Article 記事

the agent forge: the code forge built for agents as first-class citizens

      author
      Jonathan Conway
    

      timestamp
      20 May 2026
    

      classification
      agent-forge / supply-chain / agent-identity / signed-artifacts / ci-cd / mcp / identity / substrate
    

A fintech that shall remain unnamed ran a six-week proof of concept with an autonomous coding agent in early 2026. The agent did useful work. It opened pull requests, wrote tests, updated dependencies. Then one of those dependency updates introduced a transitive package with a subtle backdoor. Nobody caught it at the forge. The agent had committed with the team’s shared CI service account, which had read-write access to the package registry, which trusted anything signed by that account, which trusted the agent because… well, because it had the token. The compromise was found three weeks later in production. The resulting incident ran to eight figures when you count the remediation, the regulatory notification, and the auditors.

The forge had no idea an agent was involved. As far as GitHub was concerned, it was the same bot account it had always been.

That story will not be the last of its kind. It will not even be unusual, because the forge is the part of the supply chain that everybody forgot to secure for the agentic era. You can have the most carefully governed orchestration layer, the most rigorous identity plane, the most auditable memory system. If the place where agents commit code and merge branches treats them as a slightly less trusted human with a reusable token, the whole chain has a hole.

This is the problem the agent forge was built to close.

Why the existing forges are structurally inadequate

The honest version of the problem is not that GitHub and GitLab are bad. They are excellent tools for what they were designed to do. The issue is the design assumption: a committer is a person, possibly automating some repetitive tasks, whose identity is anchored to a human credential (an email address, a Personal Access Token, an OAuth app that a human authorised).

That assumption shows up everywhere. A bot account has a human’s token with a scope list. Branch protection rules check whether the committer is in a named group, but the group membership is managed by a person and the agent is indistinguishable from any other member of that group. CI artefacts are signed by the pipeline runner, which is a shared service identity, not a cryptographic attestation of what agent did what work under what policy. The only way to know whether an agent opened a pull request is to read the commit message and hope whoever configured the automation remembered to mention it.

From a regulated-enterprise standpoint, none of this is acceptable. A CRO doing diligence on an agentic pipeline needs to answer: who opened this? under what authority? with what capability limits? was this artefact produced by the exact pipeline run I can replay? If the answer to any of those questions is “we infer it from log messages and naming conventions,” you do not have a governed supply chain. You have a supply chain with labels on it.

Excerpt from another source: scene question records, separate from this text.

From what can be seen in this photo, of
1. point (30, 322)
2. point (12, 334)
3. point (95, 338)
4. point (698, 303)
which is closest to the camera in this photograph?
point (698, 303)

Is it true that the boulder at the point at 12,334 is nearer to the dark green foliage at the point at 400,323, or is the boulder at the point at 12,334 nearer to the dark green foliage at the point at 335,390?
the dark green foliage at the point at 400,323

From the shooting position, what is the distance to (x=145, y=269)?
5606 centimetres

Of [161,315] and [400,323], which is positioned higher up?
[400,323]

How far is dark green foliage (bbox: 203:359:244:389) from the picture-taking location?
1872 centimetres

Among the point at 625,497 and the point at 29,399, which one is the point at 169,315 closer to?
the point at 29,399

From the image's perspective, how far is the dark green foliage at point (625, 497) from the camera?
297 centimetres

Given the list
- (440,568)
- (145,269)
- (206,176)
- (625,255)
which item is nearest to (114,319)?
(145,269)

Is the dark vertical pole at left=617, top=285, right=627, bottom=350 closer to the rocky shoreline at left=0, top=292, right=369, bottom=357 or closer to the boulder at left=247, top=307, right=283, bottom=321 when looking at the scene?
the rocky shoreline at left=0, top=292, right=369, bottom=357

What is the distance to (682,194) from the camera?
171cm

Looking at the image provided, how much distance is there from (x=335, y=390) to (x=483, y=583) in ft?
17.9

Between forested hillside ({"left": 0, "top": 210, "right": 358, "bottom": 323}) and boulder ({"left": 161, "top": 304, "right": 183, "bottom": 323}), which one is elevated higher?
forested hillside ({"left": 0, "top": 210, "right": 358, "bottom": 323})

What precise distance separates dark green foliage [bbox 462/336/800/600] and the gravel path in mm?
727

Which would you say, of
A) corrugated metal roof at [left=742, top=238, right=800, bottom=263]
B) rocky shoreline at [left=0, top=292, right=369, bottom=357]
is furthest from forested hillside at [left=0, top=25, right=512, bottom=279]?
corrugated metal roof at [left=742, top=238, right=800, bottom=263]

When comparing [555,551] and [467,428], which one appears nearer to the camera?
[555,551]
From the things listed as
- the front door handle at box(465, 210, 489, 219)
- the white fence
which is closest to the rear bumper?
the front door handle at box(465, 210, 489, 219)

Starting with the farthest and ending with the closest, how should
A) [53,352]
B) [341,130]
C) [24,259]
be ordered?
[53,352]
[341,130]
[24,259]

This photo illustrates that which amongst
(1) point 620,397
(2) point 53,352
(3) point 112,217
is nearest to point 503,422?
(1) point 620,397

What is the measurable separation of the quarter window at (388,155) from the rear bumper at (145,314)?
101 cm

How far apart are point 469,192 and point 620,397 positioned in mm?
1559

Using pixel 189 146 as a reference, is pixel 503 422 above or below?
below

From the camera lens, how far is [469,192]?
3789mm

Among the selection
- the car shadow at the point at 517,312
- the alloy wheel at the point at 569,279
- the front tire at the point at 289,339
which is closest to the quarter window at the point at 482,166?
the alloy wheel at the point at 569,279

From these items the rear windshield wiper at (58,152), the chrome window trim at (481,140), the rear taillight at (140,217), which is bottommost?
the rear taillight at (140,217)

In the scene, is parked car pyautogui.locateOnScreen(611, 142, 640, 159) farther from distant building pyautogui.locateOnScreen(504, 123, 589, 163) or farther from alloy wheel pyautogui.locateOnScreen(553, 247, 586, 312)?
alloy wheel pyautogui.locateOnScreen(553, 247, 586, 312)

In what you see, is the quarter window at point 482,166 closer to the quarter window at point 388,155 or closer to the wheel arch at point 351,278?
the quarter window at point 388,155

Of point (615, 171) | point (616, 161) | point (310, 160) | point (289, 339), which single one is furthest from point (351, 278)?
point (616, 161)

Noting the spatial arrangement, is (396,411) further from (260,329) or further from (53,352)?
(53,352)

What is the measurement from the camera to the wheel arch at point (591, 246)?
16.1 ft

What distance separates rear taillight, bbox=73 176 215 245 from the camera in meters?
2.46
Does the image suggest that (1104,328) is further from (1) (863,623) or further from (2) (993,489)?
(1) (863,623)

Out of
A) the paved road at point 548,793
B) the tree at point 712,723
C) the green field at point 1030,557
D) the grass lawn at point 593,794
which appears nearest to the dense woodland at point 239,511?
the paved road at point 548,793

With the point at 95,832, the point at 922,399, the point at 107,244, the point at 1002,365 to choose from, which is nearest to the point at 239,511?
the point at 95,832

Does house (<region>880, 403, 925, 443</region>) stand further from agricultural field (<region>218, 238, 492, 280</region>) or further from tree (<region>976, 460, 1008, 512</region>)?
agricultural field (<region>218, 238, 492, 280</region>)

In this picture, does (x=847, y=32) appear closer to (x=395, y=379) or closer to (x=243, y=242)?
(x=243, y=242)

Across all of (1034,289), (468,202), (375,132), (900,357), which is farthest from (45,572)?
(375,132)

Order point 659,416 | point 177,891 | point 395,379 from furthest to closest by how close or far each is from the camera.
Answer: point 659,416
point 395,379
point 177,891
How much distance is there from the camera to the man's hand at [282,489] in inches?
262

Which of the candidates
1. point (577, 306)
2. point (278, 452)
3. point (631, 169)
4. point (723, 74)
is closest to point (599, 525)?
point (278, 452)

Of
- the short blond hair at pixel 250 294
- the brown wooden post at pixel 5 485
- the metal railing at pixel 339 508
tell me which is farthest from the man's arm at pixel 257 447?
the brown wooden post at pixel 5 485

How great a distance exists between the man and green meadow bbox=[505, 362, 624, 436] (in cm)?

The deeper structural issue is that the forge is not just a place where code lives. It is the final control point before software enters the world. Everything upstream (the orchestrator, the identity plane, the memory system, the runtime) can be perfectly governed, and if the forge is porous, the signed evidence pack you produce at the end is not signing the actual chain of custody. It is signing a reconstruction.

How the agent forge approaches agent identity

The agent forge starts from a different premise. Every participant in the forge, human or agent, is an identity with a cryptographic lifecycle. For agents, that lifecycle is: requested, active, suspended, revoked, retired. Each state transition is recorded and signed. An agent that is suspended cannot commit. An agent that is revoked cannot even authenticate. There is no fallback to a shared token.

The identity is anchored in Ed25519 key pairs, managed by the agent forge’s OIDC provider via PKCE. This is not a bolt-on: it is the kizuna_identity application at the core of the platform. Every commit, every merge event, every artefact upload carries a cryptographic attestation that names the specific agent identity that produced it, the trust level that identity held at the time, and the policy under which the action was authorised.

Trust levels run from 0 to 4. A freshly registered agent starts at level 0 and has almost no permissions by default. Reputation scoring (accumulated over successful, policy-compliant runs) moves the agent up. A level-4 agent can do things a level-0 agent cannot, but that elevation is earned and auditable, not bestowed by putting the agent in a privileged group. For regulated enterprises, this matters because it means the question “why did this agent have permission to do that?” has a deterministic, signed answer.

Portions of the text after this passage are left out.